Information about Elon Musk’s efforts to take Tesla Inc private is scarce. But some small investors wonder if top funds have an edge.
In a blog post on Monday,, the Tesla chief executive said he would sound out some of his largest shareholders on the idea. The list could include T. Rowe Price Group Inc and Fidelity Investments, which each have had a good run with the stock.
Some stockholders worry the meetings could yield details not available to smaller investors, a tension that is emerging more often as big funds own larger stakes in companies and stress their frequent talks with U.S. corporations.
Some small investors say they do not expect a level informational playing field when it comes to Tesla, whose shares have been whipsawed by Musk’s unpredictable tweets.
Adam Grossman, principal of Mayport Wealth Management in Newton, Massachusetts said he has avoided owning Tesla for clients except through indexes, partly to limit the risk of missing out on color Musk could share with a small circle.
“If you’re a big portfolio manager and able to sit in a room with Elon Musk, you’ll pick up information” not available to others, Grossman said in an interview on Thursday.
Practically, small investors are going to be left out of the loop by Musk’s outreach, said Brendan Ahern, chief investment officer of investment manager KraneShares, with an estimated several thousand Tesla shares.
Big funds speaking with Musk “are going to be getting the proverbial keys to the kingdom, and others are on the outside,” Ahern said.
A Tesla spokesman did not comment for this article.
Musk said in his blog he needed to be forthcoming with top shareholders about his plans to take Tesla private at $420 per share. “However, it wouldn’t be right to share information about going private with just our largest investors without sharing the same information with all investors at the same time,” he wrote, leading to his public announcement of his intentions.
A plan would also need regulatory and shareholder approval, Musk wrote.
Harvard Law School professor John Coates said U.S. Securities and Exchange Commission rules on fair disclosure allow the selective sharing of some details if recipients agree not to trade until what they are told becomes public.
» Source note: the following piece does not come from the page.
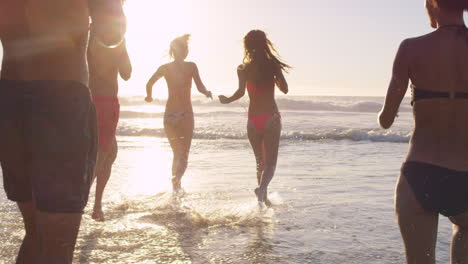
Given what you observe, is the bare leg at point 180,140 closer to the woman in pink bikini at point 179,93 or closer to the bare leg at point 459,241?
the woman in pink bikini at point 179,93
But it is hard to know how those limits might play out for Musk’s outreach.
“With Tesla however nothing normal is normal. So who knows,” Coates said via email.
This month is not the first time Musk has lifted the curtain on his talks with top holders. In June 2016 Musk mentioned talking with institutions about combining Tesla and SolarCity Corp, a deal that came together later that year.
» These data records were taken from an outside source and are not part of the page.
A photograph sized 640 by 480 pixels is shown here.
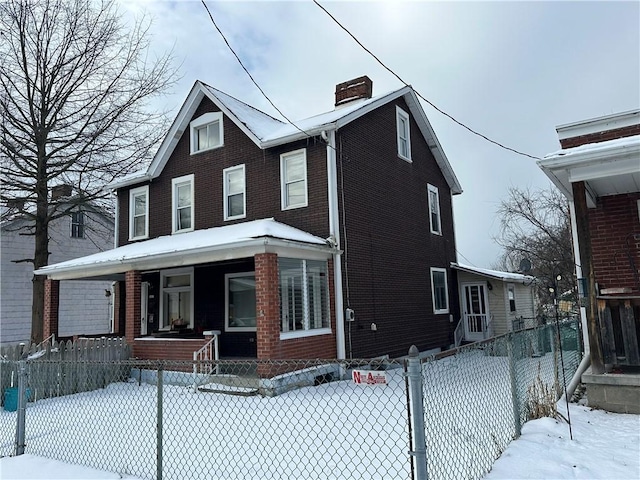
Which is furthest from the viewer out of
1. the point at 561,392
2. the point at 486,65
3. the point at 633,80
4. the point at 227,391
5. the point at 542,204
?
the point at 542,204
Representatives for Fidelity and T. Rowe Price declined to comment. Neither firm has shared its thinking about Musk’s take-private idea or said much to explain their second-quarter share sales. Collectively T Rowe funds cut their Tesla stakes by 24 percent to 11.9 million shares at June 30, while Fidelity funds cut their stakes 21 percent to 11.2 million at the same point, filings show.
Unlike index funds that would likely have to sell a privatized Tesla, both big firms run funds with big stakes in closely held companies.
To be sure, not all of Tesla’s smaller investors are concerned about Musk sharing details selectively. Louis Albanese, managing partner of Catamount Wealth Management, with about 8,000 Tesla shares, said the key is that all shareholders eventually receive the same buyout offer, as he expects.
“It’s not like these guys are going to get $420 (per share), and everybody else gets $350,” Albanese said.